Prithviraj Ammanabrolu [00:26:08]: Well, I mean, you have checkpoints from sort of all through the training process, right? So you could roll back to a previous checkpoint. Ideally, the way this would work, right. The ideal loop of what this is would be you have some kind of generating model that burns a bunch of inference compute, and simultaneously you have this reward model that's trained, and then at some point you cut it off, you just deploy the model, and then you collect new feedback so that you can actually Update your reward model. And therefore now there's more signal in the REWARD model. And now that there's more signal in the reward model.
Speaker C [00:26:49]: Right.
Prithviraj Ammanabrolu [00:26:50]: You can now train again on it.
Speaker C [00:26:52]: Right.
Prithviraj Ammanabrolu [00:26:52]: That would be the, the, the ideal loop is you're doing this, like, cycle of like, redeployment. And this is what you were talking about, right? This like, redeployment thing and like retraining across, like, deployments only works really if you are able to get new signal in between each.
Speaker C [00:27:11]: Right.
Prithviraj Ammanabrolu [00:27:11]: So if you ask questions.
Demetrios [00:27:13]: Yeah, I get it. Yeah.
Prithviraj Ammanabrolu [00:27:15]: If it's the same questions, Right. And you've kind of optimized up to a certain extent already, you're not going to get anything like, more after the sort of like, initial training run, because we're already doing like a lot of that, like, optimization for you. And like, we're figuring out dynamically, like, what those, like, thresholds and stuff are. So, like, ideally, right, if somebody comes to us and they're like, okay, so, you know, we have these prompts, this is cool. We will then use this tau method overall, figure out all these sorts of thresholds, optimize against this reward model that we have dynamically, and then we'll give you. And the model goes back to them. The reason you would want to then retrain it further would be actually, we have these new tasks now that we want the model to be able to do. Here's a bunch of new prompts.

#### Exercise
Print everything in the transcript above from "Prithviraj Ammanabrolu [00:26:52]: That" down to "you ask questions.", word for word.

#### Available data
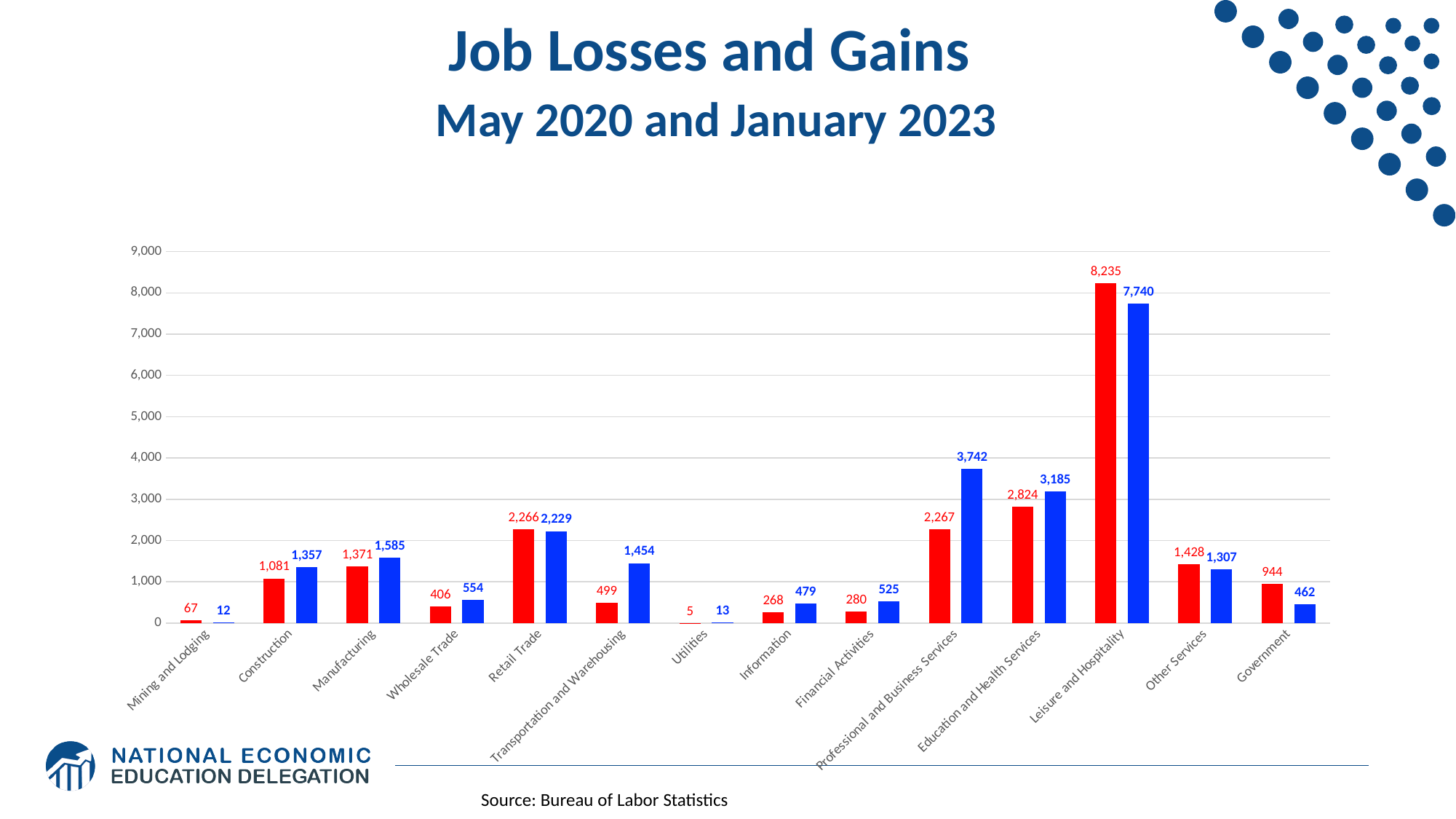
Which category has the lowest blue bar? Mining and Lodging What is the value of the red bar for Leisure and Hospitality? 8,235 What is the source cited for the chart's data? Bureau of Labor Statistics What is the difference between the red bar and the blue bar for Leisure and Hospitality? 495 How many categories are shown on the x axis? 14 What is the value of the blue bar for Government? 462 For Retail Trade, which bar is larger, the red bar or the blue bar? the red bar Which category has the highest red bar? Leisure and Hospitality What is the value of the blue bar for Professional and Business Services? 3,742 What kind of chart is shown on the slide? bar chart Is the value of the blue bar for Education and Health Services greater or less than 3,000? greater What is the difference between the blue bar and the red bar for Construction? 276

#### Exercise output
Prithviraj Ammanabrolu [00:26:52]: That would be the, the, the ideal loop is you're doing this, like, cycle of like, redeployment. And this is what you were talking about, right? This like, redeployment thing and like retraining across, like, deployments only works really if you are able to get new signal in between each.
Speaker C [00:27:11]: Right.
Prithviraj Ammanabrolu [00:27:11]: So if you ask questions.